And it would not surprise me one bit if he were to bridle at my thoughtful and passive aggressive gift!
I was about 2 years late with my then-14 y/o nephew. I got him the Axis and Allies boardgame. 12 y/o Matt would have been totally gaga over it. 14 y/o Matt had recently segued into girls and sports and being cool, looked at the box disconcertingly, then looked at me like I was crazy.
When we first married, my husband gave me a really pretty watch that I loved and wore till it was dead and beyond repair. By that time, I was a good bit older and my eyes were a lot worse. But he decided to buy me another pretty watch, which, sadly, had a very difficult to read dial.
Thankfully he was OK with me returning it and getting a digital camera instead. It was sweet of him, but the watch was not good at that stage of my eyesight.
I had a big, black, worn, hooded trenchcoat. I LOVED that coat. Deciding it was a rag, some well off friends bought me a gift certificate to Burlington Coat Factory. It was like they didn’t know me at all and actually made me cry.
I was 13 when I got into Avalon Hill wargames, but, yeah, by mid teens board games of any sort were pretty uncool.
Glad you enjoyed it!![]()

◆ **SHORT EXERCISE 1**
Answer these questions about the gift stories:
(a) Which board game did the writer give the 14-year-old nephew?
(b) What did the writer get after returning the hard-to-read watch?
(c) Which store was the friends' gift certificate for?

◆ **TASK MATERIAL**

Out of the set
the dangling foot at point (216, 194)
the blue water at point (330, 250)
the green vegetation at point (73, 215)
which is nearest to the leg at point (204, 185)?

◆ **SHORT EXERCISE 2**
Give the entries above as a numbered list, with blank lines left out.

◆ **WORKED ANSWER 1**
(a) The Axis and Allies board game.
(b) A digital camera.
(c) Burlington Coat Factory.

◆ **WORKED ANSWER 2**
1. Out of the set
2. the dangling foot at point (216, 194)
3. the blue water at point (330, 250)
4. the green vegetation at point (73, 215)
5. which is nearest to the leg at point (204, 185)?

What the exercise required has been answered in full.